|A steam-powered threshing machine at work on the prairie|
My father’s sister, Alma, told this story, one her mother often repeated to her. Alma was third in a family of seven siblings. In the early 1900s, her parents, Thomas and Ethel Rawlins, migrated from Illinois to North Dakota. Traveling by train with their livestock and meager household goods to the broad, rolling grasslands near Williston, they staked a claim to a homestead.

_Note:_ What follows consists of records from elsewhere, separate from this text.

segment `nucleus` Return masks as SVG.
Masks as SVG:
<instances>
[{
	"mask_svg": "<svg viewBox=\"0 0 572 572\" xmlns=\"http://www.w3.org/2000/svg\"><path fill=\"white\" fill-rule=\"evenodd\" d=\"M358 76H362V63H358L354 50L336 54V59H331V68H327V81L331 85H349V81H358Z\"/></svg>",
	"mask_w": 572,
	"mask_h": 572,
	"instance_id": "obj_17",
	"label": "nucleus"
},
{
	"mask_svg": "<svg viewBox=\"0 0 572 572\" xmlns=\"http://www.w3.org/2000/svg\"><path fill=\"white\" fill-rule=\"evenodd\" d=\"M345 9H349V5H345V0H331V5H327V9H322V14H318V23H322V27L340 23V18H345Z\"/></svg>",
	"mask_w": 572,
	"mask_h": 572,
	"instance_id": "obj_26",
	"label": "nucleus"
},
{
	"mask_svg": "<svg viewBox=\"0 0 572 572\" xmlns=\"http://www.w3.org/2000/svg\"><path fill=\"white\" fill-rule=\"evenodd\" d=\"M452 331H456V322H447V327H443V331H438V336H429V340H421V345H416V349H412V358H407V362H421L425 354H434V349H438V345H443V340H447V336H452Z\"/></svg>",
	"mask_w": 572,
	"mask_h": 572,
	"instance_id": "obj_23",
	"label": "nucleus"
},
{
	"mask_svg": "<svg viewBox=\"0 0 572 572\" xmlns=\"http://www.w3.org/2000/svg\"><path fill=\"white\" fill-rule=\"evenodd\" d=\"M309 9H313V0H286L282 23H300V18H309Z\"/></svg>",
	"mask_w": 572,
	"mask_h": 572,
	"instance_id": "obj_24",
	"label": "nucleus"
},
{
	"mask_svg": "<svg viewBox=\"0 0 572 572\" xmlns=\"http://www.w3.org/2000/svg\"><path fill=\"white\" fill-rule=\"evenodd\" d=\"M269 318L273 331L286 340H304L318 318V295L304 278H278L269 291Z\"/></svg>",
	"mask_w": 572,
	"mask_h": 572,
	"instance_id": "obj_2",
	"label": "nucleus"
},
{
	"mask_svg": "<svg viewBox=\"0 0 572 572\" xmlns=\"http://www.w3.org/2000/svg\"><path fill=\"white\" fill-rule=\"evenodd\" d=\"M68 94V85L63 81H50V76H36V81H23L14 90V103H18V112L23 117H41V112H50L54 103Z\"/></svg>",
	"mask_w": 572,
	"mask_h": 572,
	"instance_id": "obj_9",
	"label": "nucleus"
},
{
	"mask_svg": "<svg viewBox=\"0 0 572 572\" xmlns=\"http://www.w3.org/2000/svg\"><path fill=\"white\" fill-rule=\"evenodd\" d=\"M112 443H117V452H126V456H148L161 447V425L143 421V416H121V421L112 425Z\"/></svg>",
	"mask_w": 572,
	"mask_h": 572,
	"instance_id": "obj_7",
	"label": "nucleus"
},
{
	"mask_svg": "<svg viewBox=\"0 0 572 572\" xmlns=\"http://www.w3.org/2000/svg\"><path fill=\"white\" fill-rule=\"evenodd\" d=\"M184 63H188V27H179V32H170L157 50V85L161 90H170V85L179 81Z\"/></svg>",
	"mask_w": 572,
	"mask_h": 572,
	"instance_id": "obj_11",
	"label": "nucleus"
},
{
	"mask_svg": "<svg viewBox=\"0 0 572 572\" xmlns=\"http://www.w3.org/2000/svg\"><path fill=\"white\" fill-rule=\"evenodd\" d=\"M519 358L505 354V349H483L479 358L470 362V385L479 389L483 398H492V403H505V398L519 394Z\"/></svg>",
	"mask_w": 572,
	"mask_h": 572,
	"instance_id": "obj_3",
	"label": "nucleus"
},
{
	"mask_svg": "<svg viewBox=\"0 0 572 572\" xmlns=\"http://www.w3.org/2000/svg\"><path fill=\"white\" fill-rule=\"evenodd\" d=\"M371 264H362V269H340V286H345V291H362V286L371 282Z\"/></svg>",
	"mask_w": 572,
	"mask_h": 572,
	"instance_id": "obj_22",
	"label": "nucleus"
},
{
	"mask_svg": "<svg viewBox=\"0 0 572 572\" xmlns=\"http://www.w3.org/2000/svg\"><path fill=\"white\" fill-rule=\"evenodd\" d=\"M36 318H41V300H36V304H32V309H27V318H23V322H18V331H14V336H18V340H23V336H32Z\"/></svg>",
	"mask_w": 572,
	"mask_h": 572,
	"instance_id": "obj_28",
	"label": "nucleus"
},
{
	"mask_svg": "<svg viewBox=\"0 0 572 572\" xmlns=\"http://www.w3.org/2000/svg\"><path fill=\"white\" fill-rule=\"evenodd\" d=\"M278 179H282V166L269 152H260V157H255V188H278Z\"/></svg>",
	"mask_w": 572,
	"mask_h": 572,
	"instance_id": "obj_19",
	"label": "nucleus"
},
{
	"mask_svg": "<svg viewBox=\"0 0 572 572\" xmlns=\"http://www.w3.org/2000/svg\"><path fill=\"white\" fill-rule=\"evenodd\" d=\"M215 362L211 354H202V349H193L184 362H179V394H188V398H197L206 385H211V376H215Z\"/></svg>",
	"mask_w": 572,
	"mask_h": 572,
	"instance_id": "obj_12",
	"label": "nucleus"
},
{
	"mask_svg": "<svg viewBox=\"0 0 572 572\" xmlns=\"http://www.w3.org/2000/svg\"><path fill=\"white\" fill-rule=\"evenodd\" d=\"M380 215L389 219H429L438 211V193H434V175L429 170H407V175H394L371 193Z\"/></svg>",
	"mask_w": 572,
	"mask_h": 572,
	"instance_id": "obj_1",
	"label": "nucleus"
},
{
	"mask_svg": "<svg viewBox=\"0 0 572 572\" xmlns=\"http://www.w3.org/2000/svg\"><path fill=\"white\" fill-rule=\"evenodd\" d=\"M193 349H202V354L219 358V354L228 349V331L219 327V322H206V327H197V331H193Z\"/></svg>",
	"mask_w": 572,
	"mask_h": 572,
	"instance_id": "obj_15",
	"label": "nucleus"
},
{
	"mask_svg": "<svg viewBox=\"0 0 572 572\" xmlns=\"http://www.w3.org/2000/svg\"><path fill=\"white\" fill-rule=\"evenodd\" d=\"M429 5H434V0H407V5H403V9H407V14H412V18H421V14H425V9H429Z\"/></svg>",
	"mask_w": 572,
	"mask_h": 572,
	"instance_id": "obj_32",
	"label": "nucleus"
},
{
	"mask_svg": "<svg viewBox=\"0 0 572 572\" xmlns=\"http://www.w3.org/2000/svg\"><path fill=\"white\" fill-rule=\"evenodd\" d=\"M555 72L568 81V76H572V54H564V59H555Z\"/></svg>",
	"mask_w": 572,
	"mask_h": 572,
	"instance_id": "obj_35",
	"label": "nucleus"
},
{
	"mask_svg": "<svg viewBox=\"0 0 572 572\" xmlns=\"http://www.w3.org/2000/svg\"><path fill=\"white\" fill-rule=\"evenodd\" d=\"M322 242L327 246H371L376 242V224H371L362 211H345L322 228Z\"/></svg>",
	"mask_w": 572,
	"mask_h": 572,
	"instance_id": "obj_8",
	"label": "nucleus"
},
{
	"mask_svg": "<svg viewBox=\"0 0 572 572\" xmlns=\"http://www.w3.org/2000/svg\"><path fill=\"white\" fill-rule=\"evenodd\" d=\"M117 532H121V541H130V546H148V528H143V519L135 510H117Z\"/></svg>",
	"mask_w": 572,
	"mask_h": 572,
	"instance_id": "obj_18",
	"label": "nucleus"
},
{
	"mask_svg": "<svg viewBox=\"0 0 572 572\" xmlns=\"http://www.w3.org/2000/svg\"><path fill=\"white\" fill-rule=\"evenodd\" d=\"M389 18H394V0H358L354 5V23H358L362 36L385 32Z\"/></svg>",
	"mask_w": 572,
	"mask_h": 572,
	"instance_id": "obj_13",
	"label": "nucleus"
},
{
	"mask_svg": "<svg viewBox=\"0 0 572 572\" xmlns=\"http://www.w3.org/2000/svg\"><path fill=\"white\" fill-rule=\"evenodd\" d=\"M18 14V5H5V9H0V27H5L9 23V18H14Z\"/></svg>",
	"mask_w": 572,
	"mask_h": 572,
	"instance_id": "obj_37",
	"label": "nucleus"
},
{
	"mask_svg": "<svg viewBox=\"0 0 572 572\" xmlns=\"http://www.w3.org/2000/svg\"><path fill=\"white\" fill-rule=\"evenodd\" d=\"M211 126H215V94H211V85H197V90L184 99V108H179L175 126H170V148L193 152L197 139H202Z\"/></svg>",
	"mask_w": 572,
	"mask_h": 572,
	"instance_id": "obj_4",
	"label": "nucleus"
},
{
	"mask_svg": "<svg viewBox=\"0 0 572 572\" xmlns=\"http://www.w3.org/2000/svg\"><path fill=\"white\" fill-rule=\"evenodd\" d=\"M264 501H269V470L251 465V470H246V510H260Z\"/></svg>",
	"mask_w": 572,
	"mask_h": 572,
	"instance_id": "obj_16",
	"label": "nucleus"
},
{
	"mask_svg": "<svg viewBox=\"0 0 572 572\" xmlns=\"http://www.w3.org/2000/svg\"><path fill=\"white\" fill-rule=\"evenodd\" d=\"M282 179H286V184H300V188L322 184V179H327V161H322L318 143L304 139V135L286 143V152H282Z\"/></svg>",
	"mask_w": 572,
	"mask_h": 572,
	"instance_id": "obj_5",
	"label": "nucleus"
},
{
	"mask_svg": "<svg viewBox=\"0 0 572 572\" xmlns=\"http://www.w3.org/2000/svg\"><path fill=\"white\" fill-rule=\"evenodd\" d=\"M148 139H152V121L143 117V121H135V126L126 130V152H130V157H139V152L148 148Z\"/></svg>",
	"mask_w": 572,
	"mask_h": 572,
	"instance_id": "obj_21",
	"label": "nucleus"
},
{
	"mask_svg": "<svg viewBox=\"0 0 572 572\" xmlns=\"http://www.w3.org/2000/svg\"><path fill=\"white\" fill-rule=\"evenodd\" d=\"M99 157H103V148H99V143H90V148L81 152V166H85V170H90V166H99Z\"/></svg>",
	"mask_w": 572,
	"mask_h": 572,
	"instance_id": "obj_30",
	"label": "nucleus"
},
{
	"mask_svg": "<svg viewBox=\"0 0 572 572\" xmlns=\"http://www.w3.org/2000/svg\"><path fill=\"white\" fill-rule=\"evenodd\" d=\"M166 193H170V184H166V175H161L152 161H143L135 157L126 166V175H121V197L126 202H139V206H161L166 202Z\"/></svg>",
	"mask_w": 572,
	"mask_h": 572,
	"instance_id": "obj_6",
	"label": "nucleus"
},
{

Thomas purchased one of the new-fangled threshing machines on credit. The salesman had persuaded him that he could make good money by hiring out his machine and labor to neighboring homesteaders. But that meant he had to stay away from home during harvest time, leaving Ethel alone with two small children on the vast, empty prairie.
One day in late fall, Ethel spied smoke rising from beyond the horizon. It was a prairie fire, dreaded by all homesteaders! Their two-room tar-paper shack could never survive the flames. There was no place to go, no way to get help. As the column of smoke grew bigger and closer, her eyes fell on the square of bare dirt left when she and Thomas had moved the barn to a new location just weeks ago. It was her only hope. She hauled buckets of water from the well, filled containers, and with the help of four-year-old Freddie, lugged them to the square of dirt. She piled the quilts from the beds next to the water, thinking she would soak them and wrap herself and the children in them for protection from the flames. Then she snatched baby Amy from her cradle, ready to take her and Freddie to the only place of possible safety. Oh, and the cow! She had to try to save the cow, too.
As Ethel hurried outside with the children, she glanced again at the oncoming smoke. Was that a horse and rider, racing ahead of the fire? Yes. It was Thomas! Seeing the fire, he’d borrowed a horse and come to save his family.
Telling Freddie to stay with his baby sister, Ethel ran to help. Neighbors appeared. Everyone was so busy fighting the fire, no one noticed the sky until snow began to fall, heavy, wet flakes that filled the air. The flames sputtered and died down. In a matter of minutes the prairie fire flickered out. Ethel later told her daughter, my aunt Alma, that this was the only time in her life she’d loved a snow.